Henrich produces charts and data painting a clear picture of weakness beneath the share prices with weak tax receipts, gross capital underinvestment (courtesy of share buybacks not capex), personal expenditure using record high debt, real wages stagnated, and more recently banks starting to tighten on consumers. In summary:
“So what’s been driving the momentum into stocks here? It’s actually an easily understood trifecta. While we had central banks and buybacks in markets over the past few years the election of Donald Trump with promises of tax cuts, deregulation and infrastructure spending made it a trifecta: Folks piling in long as they are smelling free money.”
He cites some big warning signs, being very low volume in shares, a deterioration in the number of stocks trading above their 50 day MA, alarmingly low VIX (‘everything is awesome disease’) and sky high valuations. It is the classic, ‘this time is different’ scenario…

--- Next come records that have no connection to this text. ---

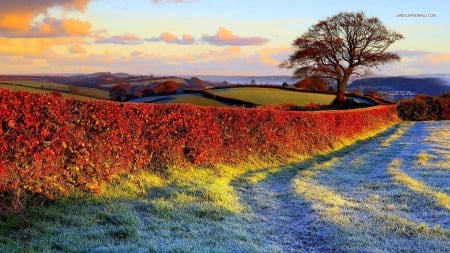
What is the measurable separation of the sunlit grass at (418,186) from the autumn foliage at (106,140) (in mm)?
4456

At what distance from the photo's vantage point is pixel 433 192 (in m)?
12.1

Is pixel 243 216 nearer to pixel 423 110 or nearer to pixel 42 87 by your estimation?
pixel 42 87

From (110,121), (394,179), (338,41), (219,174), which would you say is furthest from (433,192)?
(338,41)

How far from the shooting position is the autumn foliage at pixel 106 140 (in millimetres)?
8734

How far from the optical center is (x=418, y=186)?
1297 centimetres

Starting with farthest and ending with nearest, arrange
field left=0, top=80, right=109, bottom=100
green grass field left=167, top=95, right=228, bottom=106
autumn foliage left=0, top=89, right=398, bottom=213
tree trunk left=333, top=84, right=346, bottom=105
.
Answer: tree trunk left=333, top=84, right=346, bottom=105, green grass field left=167, top=95, right=228, bottom=106, field left=0, top=80, right=109, bottom=100, autumn foliage left=0, top=89, right=398, bottom=213

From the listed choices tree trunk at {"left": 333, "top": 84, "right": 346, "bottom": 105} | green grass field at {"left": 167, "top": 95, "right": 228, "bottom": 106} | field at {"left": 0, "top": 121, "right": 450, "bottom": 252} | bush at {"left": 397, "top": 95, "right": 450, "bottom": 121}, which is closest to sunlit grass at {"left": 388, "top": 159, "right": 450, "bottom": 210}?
field at {"left": 0, "top": 121, "right": 450, "bottom": 252}

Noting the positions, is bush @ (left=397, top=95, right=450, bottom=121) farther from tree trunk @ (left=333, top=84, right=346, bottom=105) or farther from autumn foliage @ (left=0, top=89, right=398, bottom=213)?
autumn foliage @ (left=0, top=89, right=398, bottom=213)

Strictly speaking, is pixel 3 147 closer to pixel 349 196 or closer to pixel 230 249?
pixel 230 249

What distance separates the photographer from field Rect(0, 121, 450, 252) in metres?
7.56

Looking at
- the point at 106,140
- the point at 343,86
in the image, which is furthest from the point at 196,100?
the point at 106,140

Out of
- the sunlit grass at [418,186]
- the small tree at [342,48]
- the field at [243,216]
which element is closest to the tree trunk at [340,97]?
the small tree at [342,48]

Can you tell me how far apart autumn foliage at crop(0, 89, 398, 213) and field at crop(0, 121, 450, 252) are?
1.58 ft

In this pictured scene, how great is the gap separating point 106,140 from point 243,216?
381cm
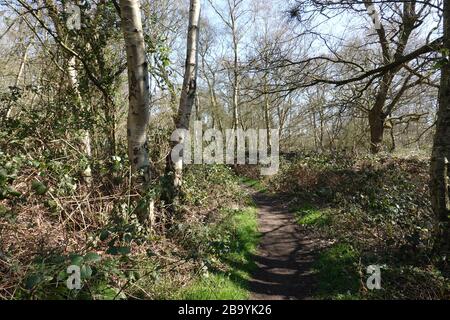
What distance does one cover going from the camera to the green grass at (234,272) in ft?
14.1

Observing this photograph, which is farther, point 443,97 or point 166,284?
point 443,97

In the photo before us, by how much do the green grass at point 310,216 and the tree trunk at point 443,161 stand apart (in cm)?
300

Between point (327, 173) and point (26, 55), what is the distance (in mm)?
10586

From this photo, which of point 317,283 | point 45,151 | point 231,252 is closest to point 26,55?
point 45,151

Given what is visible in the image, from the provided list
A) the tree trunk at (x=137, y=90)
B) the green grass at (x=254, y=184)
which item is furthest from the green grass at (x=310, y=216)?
the tree trunk at (x=137, y=90)

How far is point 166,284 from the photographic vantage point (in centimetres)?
423

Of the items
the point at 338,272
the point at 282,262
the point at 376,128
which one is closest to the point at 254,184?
the point at 376,128

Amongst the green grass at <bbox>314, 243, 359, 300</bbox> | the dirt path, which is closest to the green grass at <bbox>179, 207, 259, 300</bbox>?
the dirt path

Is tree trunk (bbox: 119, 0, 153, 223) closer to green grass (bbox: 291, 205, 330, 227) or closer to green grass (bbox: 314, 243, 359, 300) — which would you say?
green grass (bbox: 314, 243, 359, 300)

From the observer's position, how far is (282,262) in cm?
616

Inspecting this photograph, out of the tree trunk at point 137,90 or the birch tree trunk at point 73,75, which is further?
the birch tree trunk at point 73,75

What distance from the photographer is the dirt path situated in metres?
4.97

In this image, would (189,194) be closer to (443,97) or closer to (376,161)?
(443,97)

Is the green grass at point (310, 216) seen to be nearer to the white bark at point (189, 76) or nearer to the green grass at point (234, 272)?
the green grass at point (234, 272)
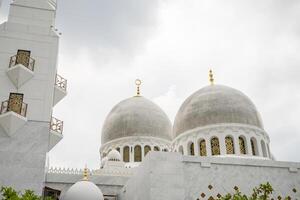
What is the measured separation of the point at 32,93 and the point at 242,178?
9.74 meters

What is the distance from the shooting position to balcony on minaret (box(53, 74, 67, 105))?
15681 millimetres

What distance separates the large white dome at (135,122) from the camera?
28828 mm

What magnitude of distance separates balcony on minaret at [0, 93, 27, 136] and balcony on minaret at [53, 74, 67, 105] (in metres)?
1.79

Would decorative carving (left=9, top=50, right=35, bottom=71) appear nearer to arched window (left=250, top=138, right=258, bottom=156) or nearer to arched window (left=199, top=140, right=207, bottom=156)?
arched window (left=199, top=140, right=207, bottom=156)

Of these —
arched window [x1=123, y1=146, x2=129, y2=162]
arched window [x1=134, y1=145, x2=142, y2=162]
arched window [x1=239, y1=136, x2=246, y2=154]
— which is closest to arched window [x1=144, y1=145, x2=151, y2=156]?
arched window [x1=134, y1=145, x2=142, y2=162]

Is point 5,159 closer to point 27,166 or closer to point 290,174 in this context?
point 27,166

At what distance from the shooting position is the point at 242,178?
48.5ft

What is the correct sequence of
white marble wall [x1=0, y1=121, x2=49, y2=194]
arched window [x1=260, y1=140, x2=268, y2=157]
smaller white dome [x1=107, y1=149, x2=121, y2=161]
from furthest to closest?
smaller white dome [x1=107, y1=149, x2=121, y2=161] → arched window [x1=260, y1=140, x2=268, y2=157] → white marble wall [x1=0, y1=121, x2=49, y2=194]

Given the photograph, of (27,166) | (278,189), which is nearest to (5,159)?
(27,166)

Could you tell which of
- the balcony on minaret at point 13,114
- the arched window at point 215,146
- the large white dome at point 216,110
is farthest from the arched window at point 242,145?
the balcony on minaret at point 13,114

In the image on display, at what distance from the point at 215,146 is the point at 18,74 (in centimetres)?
1141

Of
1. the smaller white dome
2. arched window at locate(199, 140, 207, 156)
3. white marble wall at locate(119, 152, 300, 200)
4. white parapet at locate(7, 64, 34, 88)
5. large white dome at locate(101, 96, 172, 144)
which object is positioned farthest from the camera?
large white dome at locate(101, 96, 172, 144)

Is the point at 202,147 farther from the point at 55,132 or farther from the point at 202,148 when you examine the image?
the point at 55,132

“No, it does not appear we’ve learned a single thing. Except this time around we’ve indebted future generations with an even higher burden. In fact we doubled global debt in just 8 years. And now we have no choice but to add more or it all falls apart. And that is the core basis of the bear case. The world is trapped in a spiral it has created. And the casino needs consumers to keep spinning the wheel despite their pensions withering away and real wages not keeping up with emerging inflation. But don’t worry, we got phenomenal tax cuts coming. How will we pay for them? Oh trust us growth will be coming. Right.”